参議院選が終わる
2025/07/21記
 多くの報道で与党が過半数割れに成ると予想されていた通り、昨日投開票された参議院議員選挙は自民党と公明党、更に野党である共産党が議席を減らし、国民民主党と参政党が議席数を伸ばした。連立の枠組みが変わらない限り衆参ともに少数与党という難局になる。
 
 
 
 千葉県選挙区でも過去に自民党2人+立憲民主党1人が指定席であったものが下表に示すように国民民主の小林さやか氏がトップ当選し、次点となる4位には参政党の中谷めぐ氏が滑り込んだ。3位で当選した石井準一氏との差は25930票であり、自民党現職であった豊田俊郎氏は127677票も差をつけられた5位になり、自民党の得票が案分されていた場合は共倒れになっていた。
 
順位 政党 氏名 年齢 得票数
1 国民 小林さやか  41歳  531,580
2 立憲 長浜 博行 66歳 500,096
3 自民 石井 準一 67歳 431,330
4 参政 中谷 めぐ 43歳 405,400
5 自民 豊田 俊郎 72歳 277,723
6 れいわ 山本なつみ 36歳 186,851
7 共産 白石 ちよ 49歳 135,751
8 維新 石塚 貞通 58歳 123,104
9 大薄 裕也 36歳 72,154
10 諸派 小林 修平 34歳 68,363
11 大塚 京子 68歳 24,810
12 諸派 橋本 直久 61歳 22,341
13 諸派 玉元 弘次 63歳 21,569
14 諸派 中野 智彰 48歳 15,380
15 諸派 江田 良将 48歳 9,476
16 諸派 小笠原 裕 62歳 8,652
 
 政局を安定させるためには衆参ともに一定の議員がいる日本維新の会か国民民主党との連立が模索されることに成るだろうし、社会党から村山総理を選んだように前原総理か玉木総理という可能性も否定できないような状況になるかも知れない。
 国政の安定に目をつむれば、自公は下野して民主党内閣のような混乱の後に復活するという手もあるし、有権者は再び勢いで選んでしまったことの後悔を経験するという経過を経て民主主義の怖さを学ぶことも将来の役には立つと思う。
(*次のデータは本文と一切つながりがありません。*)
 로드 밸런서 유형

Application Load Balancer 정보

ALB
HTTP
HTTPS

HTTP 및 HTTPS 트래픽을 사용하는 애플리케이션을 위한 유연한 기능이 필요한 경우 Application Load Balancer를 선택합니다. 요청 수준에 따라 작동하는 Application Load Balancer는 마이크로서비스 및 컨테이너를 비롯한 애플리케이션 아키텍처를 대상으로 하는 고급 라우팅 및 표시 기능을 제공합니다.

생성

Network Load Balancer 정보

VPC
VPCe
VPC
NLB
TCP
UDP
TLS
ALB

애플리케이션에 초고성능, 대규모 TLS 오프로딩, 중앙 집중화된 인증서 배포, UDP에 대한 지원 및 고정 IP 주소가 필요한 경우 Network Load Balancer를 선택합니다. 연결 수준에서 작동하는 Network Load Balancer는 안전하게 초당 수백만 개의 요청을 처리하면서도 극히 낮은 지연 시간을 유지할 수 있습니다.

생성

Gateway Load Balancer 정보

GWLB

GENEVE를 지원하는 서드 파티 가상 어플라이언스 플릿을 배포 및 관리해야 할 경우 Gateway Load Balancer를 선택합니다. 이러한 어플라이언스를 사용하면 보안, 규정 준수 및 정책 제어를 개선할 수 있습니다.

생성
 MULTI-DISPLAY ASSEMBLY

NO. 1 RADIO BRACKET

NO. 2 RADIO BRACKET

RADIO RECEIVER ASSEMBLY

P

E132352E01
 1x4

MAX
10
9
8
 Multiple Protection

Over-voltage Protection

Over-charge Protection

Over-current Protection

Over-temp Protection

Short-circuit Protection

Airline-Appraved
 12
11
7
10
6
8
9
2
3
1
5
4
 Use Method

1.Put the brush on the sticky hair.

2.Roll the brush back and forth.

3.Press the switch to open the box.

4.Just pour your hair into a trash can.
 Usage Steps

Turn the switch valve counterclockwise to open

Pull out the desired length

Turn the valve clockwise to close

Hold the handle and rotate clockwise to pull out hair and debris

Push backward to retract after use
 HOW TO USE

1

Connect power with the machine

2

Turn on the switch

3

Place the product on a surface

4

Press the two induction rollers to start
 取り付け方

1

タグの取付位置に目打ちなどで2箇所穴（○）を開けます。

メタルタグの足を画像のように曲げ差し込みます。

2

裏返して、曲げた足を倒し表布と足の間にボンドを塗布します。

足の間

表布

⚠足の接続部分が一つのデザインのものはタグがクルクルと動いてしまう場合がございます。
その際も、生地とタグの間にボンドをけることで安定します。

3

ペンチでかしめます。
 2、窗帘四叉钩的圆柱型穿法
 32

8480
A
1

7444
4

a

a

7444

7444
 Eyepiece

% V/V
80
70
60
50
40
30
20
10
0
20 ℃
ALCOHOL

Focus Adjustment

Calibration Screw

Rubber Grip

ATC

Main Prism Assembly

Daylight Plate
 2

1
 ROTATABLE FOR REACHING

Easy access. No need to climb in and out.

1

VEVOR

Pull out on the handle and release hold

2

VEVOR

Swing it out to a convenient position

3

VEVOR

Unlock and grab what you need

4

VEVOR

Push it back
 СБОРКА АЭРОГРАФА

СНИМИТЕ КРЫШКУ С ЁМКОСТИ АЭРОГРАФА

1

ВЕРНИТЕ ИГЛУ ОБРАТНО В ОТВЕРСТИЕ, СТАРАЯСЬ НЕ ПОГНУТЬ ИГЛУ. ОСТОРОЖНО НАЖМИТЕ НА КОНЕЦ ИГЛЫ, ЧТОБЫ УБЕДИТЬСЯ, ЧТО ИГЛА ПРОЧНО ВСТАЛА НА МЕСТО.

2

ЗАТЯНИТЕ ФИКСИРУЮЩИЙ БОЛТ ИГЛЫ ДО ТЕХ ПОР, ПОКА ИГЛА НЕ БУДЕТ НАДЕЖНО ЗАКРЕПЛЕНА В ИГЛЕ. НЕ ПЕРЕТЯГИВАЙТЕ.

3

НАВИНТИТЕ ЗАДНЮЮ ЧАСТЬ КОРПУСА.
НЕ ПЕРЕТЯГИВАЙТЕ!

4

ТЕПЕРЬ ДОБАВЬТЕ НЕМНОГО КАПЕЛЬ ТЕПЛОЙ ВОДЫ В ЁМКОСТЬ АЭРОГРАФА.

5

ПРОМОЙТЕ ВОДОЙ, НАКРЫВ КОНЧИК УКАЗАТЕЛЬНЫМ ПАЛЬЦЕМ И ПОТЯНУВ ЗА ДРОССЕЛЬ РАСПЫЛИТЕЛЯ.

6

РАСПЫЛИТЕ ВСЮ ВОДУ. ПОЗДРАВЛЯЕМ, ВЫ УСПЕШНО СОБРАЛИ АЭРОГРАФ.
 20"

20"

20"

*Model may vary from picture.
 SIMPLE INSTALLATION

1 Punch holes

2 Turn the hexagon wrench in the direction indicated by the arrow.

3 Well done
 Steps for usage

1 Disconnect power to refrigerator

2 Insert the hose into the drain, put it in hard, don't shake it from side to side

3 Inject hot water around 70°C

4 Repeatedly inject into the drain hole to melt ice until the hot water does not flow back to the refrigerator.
それでも野党に任せている間に失われるものが多いので与党には踏みとどまって欲しい。
 
 今回の参政党の「日本人ファースト」というフレーズはシンプルで多くの国民の心をつかんだようだ。新聞やテレビというオールドメディアが外国人も納税していることや犯罪率が高いわけではないことなどを報道しており、参政党の演説会場にも批判のプラカードが出されたが、参政党ファンにはインターネットのニューメディアで主張が繰り返し届けられて正しいものと信じ込み、中には正しいことでないことを理解しながらもスッキリしたいという想いで投票したものも多いだろう。千葉県選挙区だけでも40万人が投票した結果をどの様に考えるべきかとショックである。
 
 既に欧米では外国人排除を掲げる極右政党が一定の得票を得ており、日本にもその流れが来ただけだと考えれば異様なことではないが、現実に日本人だけでは世の中が回らなくなる中で、優秀な外国人を如何に確保するかという戦略が地方自治体にも求められているという認識を私は持っている。今回の選挙でも公明党や社民党は強く外国人排除を批判していたが、多くの人に届いている結果にはつながっていないようだ。
 外国人による交通事故や土地の買い占め、無許可開発などの問題は報道されており、私もいくつか法律改定が必要だと思う事はある。それでも日本では心地よく働くことが出来ないという認識を与えることが無いようにしたい。参政党から人気を奪うために同じような主張をする政党が続かないことを願いながら今回の選挙結果を感じていた。